Berlin - Fünf Personen haben am Freitagnachmittag in Berlin-Neukölln mit Baseballschlägern, Totschlägern und Pfefferspray zwei junge Männer angegriffen und schwer verletzt. Ersten Erkenntnissen zufolge beobachteten Schaulustige das Geschehen vor einem Supermarkt, bis ein Polizist, der sich außer Dienst befand, schließlich eingriff. Wie die Polizei mitteilte, konnte sie zwei der mutmaßlichen Täter stellen und festnehmen.

Der Vorfall soll sich gegen 15.15 Uhr hinter einem Rewe-Supermarkt in der Rollbergstraße abgespielt haben. Ein 22-jähriger Mann war demzufolge nach seinem Einkauf auf dem Rückweg zum Auto von fünf Männern umringt, geschlagen und getreten worden. Die Tatverdächtigen hätten dabei laut Polizeiangaben auch Baseballschläger, Totschläger und Pfefferspray gegen den am Boden liegenden Mann eingesetzt.

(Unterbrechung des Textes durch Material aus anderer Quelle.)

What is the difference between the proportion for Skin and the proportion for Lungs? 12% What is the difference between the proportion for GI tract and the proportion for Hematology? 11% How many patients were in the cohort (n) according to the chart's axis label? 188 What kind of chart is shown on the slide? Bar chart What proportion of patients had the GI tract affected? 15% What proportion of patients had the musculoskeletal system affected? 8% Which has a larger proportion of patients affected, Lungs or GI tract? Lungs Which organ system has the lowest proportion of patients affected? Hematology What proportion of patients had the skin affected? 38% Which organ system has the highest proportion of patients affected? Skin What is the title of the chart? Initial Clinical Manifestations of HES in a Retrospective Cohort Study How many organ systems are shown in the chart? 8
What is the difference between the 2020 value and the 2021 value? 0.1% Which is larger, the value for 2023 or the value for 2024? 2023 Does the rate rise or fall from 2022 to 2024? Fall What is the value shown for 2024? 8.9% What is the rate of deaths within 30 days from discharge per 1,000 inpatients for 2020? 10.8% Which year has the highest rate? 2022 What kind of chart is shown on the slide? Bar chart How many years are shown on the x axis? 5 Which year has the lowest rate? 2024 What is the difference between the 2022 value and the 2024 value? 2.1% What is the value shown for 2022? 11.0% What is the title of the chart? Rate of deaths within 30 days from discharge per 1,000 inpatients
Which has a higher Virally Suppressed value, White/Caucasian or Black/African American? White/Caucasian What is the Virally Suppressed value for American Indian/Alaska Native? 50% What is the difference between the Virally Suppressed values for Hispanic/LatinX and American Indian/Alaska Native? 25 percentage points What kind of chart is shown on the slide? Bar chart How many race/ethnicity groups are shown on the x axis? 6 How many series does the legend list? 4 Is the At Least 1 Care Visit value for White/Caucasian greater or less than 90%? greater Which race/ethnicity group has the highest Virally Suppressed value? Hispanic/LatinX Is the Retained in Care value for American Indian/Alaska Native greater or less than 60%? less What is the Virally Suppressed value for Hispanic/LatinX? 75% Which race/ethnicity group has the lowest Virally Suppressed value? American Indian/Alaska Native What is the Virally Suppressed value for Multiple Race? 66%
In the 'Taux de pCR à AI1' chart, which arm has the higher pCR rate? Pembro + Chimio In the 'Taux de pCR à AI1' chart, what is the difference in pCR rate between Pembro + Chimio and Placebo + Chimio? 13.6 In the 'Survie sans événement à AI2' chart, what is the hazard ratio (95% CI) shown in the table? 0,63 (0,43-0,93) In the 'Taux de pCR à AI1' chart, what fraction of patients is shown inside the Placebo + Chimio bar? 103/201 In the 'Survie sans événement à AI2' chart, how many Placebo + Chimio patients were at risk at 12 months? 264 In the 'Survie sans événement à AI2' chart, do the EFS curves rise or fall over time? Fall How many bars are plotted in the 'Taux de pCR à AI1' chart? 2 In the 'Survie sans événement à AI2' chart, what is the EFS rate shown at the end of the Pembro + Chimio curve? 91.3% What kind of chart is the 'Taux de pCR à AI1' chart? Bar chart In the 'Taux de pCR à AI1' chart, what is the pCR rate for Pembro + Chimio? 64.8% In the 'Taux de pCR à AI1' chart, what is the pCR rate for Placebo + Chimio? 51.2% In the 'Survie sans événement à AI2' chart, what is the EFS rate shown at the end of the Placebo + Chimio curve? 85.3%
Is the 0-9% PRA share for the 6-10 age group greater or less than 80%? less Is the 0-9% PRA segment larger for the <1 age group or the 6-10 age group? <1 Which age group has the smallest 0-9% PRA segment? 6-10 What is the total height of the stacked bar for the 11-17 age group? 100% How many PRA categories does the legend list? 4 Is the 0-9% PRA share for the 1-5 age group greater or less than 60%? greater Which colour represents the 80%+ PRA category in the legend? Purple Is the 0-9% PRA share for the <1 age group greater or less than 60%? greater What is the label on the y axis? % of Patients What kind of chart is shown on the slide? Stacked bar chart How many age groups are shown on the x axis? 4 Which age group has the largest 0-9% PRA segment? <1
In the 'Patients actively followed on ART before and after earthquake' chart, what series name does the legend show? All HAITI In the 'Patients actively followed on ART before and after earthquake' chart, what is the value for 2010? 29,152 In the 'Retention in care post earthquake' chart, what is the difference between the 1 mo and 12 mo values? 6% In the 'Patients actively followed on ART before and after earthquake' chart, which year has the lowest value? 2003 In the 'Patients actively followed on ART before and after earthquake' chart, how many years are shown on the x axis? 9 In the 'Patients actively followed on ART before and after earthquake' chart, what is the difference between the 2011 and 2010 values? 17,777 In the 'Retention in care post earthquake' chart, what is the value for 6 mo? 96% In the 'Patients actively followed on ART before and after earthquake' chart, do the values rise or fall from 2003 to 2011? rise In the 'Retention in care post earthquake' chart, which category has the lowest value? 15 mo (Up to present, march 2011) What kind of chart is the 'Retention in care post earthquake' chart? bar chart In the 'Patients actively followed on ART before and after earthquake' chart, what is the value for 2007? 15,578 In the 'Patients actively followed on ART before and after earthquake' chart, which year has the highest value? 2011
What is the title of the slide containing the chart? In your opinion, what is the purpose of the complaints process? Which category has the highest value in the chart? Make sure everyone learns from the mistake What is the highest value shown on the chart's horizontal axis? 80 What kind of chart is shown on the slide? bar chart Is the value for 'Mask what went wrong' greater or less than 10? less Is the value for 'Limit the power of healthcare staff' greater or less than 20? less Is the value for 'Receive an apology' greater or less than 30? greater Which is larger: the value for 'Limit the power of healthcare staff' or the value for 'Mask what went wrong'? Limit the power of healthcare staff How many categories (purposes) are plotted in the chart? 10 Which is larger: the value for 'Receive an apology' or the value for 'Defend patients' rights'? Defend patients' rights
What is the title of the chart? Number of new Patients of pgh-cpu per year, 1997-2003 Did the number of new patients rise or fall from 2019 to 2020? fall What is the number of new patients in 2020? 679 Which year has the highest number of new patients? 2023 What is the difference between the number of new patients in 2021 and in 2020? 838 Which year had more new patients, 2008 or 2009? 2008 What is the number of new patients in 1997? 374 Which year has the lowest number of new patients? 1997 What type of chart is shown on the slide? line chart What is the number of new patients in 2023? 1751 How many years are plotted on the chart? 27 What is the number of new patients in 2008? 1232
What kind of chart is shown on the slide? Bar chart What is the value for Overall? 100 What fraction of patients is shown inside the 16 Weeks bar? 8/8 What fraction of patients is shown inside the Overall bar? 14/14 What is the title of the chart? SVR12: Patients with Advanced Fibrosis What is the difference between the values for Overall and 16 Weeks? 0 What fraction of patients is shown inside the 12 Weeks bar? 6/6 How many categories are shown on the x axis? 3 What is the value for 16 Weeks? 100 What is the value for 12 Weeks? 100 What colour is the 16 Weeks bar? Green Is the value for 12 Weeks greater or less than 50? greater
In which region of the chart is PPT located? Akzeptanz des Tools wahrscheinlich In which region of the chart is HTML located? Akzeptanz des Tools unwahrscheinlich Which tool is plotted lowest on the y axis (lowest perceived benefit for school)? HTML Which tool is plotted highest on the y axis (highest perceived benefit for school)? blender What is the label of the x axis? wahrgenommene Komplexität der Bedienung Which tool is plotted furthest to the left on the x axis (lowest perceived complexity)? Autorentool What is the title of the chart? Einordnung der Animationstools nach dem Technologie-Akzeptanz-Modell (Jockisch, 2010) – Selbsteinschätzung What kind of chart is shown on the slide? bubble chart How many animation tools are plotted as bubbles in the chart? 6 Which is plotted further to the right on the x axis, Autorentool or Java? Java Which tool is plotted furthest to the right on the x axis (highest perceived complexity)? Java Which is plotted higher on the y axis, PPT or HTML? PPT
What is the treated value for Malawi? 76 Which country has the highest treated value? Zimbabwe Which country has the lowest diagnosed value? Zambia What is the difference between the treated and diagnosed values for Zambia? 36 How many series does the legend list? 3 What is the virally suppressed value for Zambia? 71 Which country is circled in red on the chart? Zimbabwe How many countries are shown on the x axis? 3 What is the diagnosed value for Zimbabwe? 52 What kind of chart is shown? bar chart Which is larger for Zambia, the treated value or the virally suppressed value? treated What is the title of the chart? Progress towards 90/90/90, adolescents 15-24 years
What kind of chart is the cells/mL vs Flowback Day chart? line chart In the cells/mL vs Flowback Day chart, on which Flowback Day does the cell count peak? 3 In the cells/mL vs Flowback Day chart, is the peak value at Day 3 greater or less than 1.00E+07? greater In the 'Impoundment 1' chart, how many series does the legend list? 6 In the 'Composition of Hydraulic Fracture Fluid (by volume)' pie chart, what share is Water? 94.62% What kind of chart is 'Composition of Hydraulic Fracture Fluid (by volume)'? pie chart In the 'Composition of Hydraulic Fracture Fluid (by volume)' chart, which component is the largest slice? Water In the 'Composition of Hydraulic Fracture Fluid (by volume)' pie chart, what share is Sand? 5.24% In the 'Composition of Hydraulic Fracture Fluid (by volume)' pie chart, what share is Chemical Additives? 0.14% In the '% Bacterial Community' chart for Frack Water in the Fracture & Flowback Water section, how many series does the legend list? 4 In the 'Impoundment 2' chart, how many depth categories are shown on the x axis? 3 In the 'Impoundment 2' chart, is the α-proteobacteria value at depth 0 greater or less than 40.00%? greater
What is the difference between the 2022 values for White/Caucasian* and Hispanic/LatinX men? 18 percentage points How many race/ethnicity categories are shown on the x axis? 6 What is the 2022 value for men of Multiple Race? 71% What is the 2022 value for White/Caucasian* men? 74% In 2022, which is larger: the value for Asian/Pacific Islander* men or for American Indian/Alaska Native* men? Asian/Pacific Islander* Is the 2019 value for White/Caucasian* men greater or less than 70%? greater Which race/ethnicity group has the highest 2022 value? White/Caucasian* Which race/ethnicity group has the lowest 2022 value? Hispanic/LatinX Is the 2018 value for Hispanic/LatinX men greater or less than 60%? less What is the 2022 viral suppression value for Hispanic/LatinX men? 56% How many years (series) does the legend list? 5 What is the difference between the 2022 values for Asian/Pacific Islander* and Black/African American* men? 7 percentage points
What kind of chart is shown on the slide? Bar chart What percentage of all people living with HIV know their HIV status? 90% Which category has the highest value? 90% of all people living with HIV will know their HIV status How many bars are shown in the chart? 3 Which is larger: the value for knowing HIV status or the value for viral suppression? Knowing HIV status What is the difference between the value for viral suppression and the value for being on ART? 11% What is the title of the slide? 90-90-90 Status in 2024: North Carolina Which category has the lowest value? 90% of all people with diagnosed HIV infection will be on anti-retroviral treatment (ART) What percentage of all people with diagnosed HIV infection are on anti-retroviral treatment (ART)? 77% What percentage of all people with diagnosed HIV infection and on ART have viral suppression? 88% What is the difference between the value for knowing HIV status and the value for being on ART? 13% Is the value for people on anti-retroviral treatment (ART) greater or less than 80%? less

Nachdem der im Auto wartende Begleiter das Geschehen mitbekommen hatte, stieg er aus, um zu schlichten. Zwei der Tatverdächtigen seien dann auf ihn zugekommen und hätten ihn mit einem Totschläger am Arm verletzt. Einer der Angreifer soll dann mit einem unbekannten Schlagwerkzeug das Glas des rechten Außenspiegels und des Schiebedachs zerstört haben.

Polizist nimmt die Verfolgung auf

Nach ersten Erkenntnissen von vor Ort versammelten sich Passanten und schauten dem Treiben minutenlang untätig zu. Ein Polizist, der sich außer Dienst befand und sich zufällig auf dem Parkplatz aufhielt, bekam die Situation mit. Er sei auf die Täter zugelaufen und habe sich als Polizist zu erkennen gegeben. Anstatt den Beamten ebenfalls anzugreifen, flüchteten die Angreifer.

Der Polizist verfolgte zwei der mutmaßlichen Täter zu Fuß und rief telefonisch Verstärkung. An der Boddinstraße konnten uniformierte Beamte die beiden Männer stellen. Während der Flucht soll der Polizist gesehen haben, wie die Täter ihre Tatwerkzeuge wegwarfen. Er konnte auch diese sichern und später den Kollegen übergeben. Die Kriminalpolizei sicherte hinter dem Supermarkt Spuren und befragte Zeugen. 

Der 22-jährige Verletzte kam mit mehreren Platzwunden am Kopf zur ambulanten Behandlung in ein Krankenhaus. Sein 23-jähriger Begleiter erlitt Schwellungen am Arm. Eine ärztliche Behandlung lehnte er ab. Die Polizei ermittelt nun wegen gefährlicher Körperverletzung.